L’iniziativa di Leoluca Orlando aveva scatenato anche le proteste dell’allora ambasciatore israeliano in Italia, Naor Gilon, che in una lettera aperta aveva scritto: “Esprimiamo profonda delusione per la scelta del sindaco Leoluca Orlando di conferire la cittadinanza onoraria a Marwan Barghouti: si tratta di una decisione vergognosa che, in alcun modo, favorisce il difficile negoziato di pace tra Israeliani e Palestinesi“.
L’ambasciatore aveva anche sottolineato come la definizione di «prigioniero politico» non fosse attinente: «Parole lontane dalla realtà. È solamente un terrorista».

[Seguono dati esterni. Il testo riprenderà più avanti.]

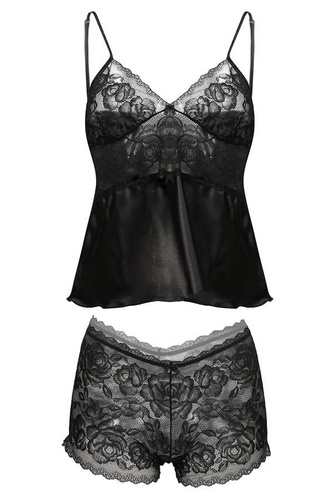 Adelaide Komplet piżama damska DKaren - czarna 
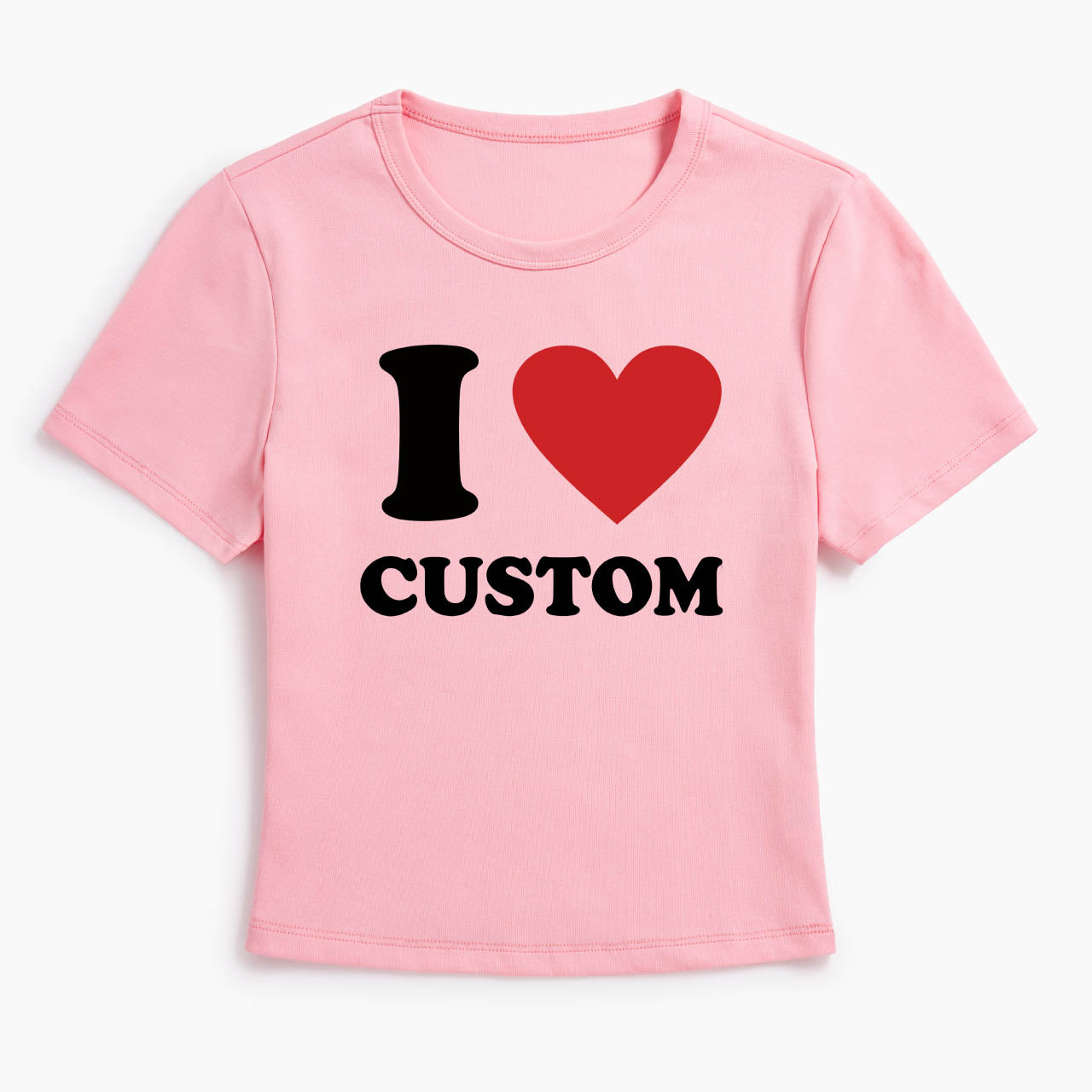 I Love Custom Baby Tee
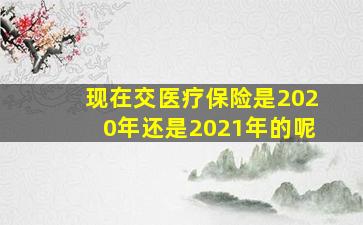 现在交医疗保险是2020年还是2021年的呢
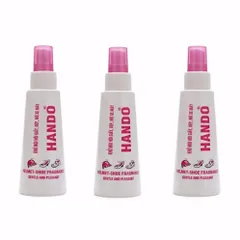 [HOT] Bộ 3 chai xịt khử mùi hôi giày dép mũ bảo hiểm Hando 120Ml TI506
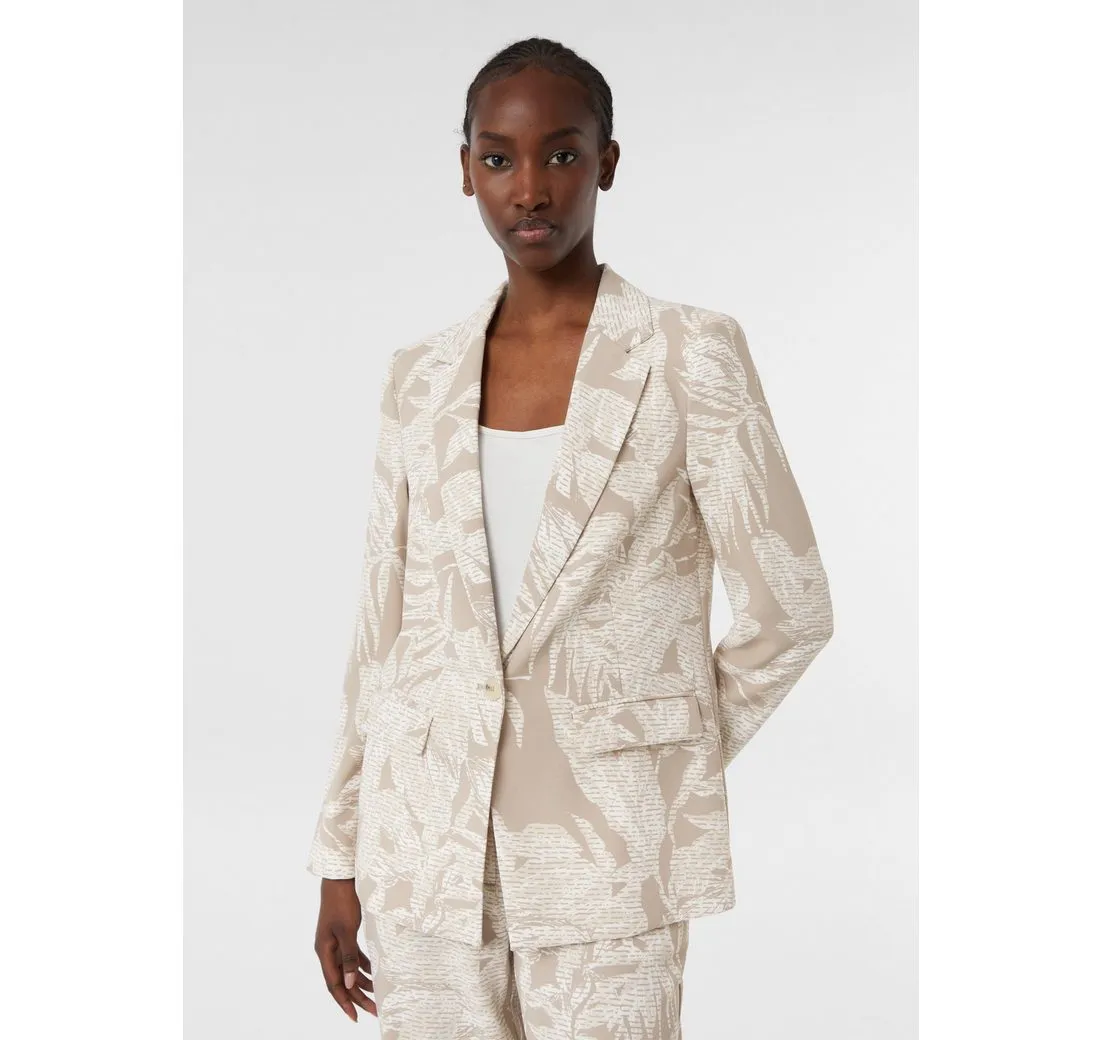 COMMA Blusenblazer Modischer Crêpe-Blazer mit All-over-Print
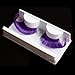 AnHua® New Sexy Fun Ladies Styles Handmade Reusable Long Thick Fancy Party Feather False Eyelashes Makeup Eye Lashes (Purple)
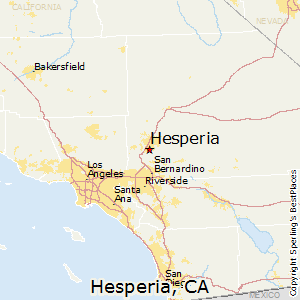 Hesperia,California Map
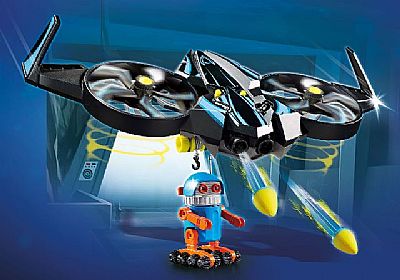 Playmobil The Movie Ο Ρομπότιτρον με το Drone του 70071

«Riteniamo che la scelta dell’amministrazione comunale presieduta dal Sindaco Orlando, non renda onore ad una bella ed importante città come Palermo» aveva precisato l’ambasciata d’Israele. «Nella cerimonia il sindaco Orlando ha descritto Barghouti come un prigioniero politico, simbolo della volontà di pace in Medio Oriente. Purtroppo, queste parole sono estremamente lontane dalla realtà. Marwan Barghouti, infatti, non è affatto un prigioniero politico. Al contrario, egli è solamente un terrorista, condannato dalla giustizia per aver organizzato decine di attentati contro persone innocenti». Barghouti infatti «ha volontariamente scelto la strada della violenza e usato il gruppo dei Tanzim, da lui comandato, per uccidere nove civili israeliani. Cosi facendo, al contrario di quello che afferma il Sindaco Orlando, Barghouti è stato uno dei principali artefici del fallimento del negoziato di pace». E ancora: «L’attuale campagna mediatica per la liberazione di Marwan Barghouti non ha nulla a che vedere con il dialogo, si tratta unicamente di un’azione politica contraria alla pace e volta a fornire al pubblico una rappresentazione completamente distorta della realtà storica. Concedere spazio a simili eventi significa implicitamente giustificare la scelta della violenza e del terrorismo».
Non c’è da stupirsi dell’eco mediatica di cui godono iniziative come lo sciopero della fame dei detenuti palestinesi in Israele. In Italia tante persone sono pronte a commuoversi. Come Leoluca Orlando, Gino Strada e don Ciotti, simboli dell’antimafia o attivisti considerati filantropi.